A programação visa revisitar os eventos e destacar o papel da Justiça na defesa da democracia, além de apresentar um balanço detalhado das ações judiciais decorrentes dos ataques.
As informações sobre o evento e o andamento dos processos foram divulgadas pelo próprio STF, reforçando a importância da memória e da responsabilização diante de tais acontecimentos.
Exposições e documentário relembram a invasão
A partir das 14h30, o STF abrirá a exposição “8 de janeiro: mãos da reconstrução” no Espaço do Servidor. Simultaneamente, o Museu do STF exibirá o documentário “Democracia Inabalada: mãos da reconstrução”, ambos focando na recuperação e na resiliência das instituições.
Essas iniciativas buscam oferecer um olhar sobre os danos causados e o processo de reparação, promovendo a reflexão sobre a fragilidade e a força da democracia brasileira.
Debates e mesa-redonda com foco na memória e na justiça
Após as exibições, haverá uma roda de conversa com jornalistas para discutir os desdobramentos e a cobertura dos fatos. O evento será concluído com a mesa-redonda “Um dia para não esquecer”, no salão nobre da Corte, reunindo especialistas e autoridades para analisar o significado histórico dos eventos.
A discussão visa consolidar a memória coletiva e reforçar o compromisso com os valores democráticos, evitando que tais episódios se repitam.
Balanço judicial: 1.734 ações e condenações significativas
Em 16 de dezembro, o ministro Alexandre de Moraes apresentou um balanço sobre os julgamentos relacionados aos atos de 8 de janeiro. Entre setembro e dezembro, a Primeira Turma do STF julgou e condenou o ex-presidente Jair Bolsonaro e aliados pela suposta tentativa de golpe de Estado.
Ao todo, 1.734 ações penais foram autuadas. Desse total, 619 ações trataram de crimes mais graves, como organização criminosa e tentativa de golpe de Estado. As outras 1.115 ações envolveram delitos de menor gravidade, como incitação e associação criminosa.
A Primeira Turma condenou 810 pessoas, sendo 395 por crimes mais graves e 415 por crimes menos severos. Outros 14 acusados foram absolvidos. O colegiado homologou 564 acordos de não persecução penal.

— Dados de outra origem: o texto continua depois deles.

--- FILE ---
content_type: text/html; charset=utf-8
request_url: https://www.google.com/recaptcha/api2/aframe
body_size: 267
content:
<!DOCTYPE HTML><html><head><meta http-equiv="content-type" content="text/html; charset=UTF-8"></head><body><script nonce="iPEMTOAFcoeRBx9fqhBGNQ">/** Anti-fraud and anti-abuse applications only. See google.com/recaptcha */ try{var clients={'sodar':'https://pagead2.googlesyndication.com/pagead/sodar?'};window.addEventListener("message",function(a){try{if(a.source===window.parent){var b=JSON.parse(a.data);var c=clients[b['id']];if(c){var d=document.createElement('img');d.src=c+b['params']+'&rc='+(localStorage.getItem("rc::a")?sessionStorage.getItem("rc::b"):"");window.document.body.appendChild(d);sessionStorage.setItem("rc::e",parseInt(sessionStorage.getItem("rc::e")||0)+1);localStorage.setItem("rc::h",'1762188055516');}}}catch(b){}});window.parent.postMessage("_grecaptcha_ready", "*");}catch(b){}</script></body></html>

Reparação e processos em andamento
Conforme informado pelo STF, os acordos de não persecução penal resultaram no ressarcimento de mais de R$ 3 milhões aos cofres públicos, destinados à reparação dos danos materiais causados durante os atos.
Atualmente, 346 ações penais ainda estão em tramitação na Corte, em fase final de instrução. Além disso, foram oferecidas 98 denúncias contra supostos financiadores dos atos, demonstrando a continuidade das investigações.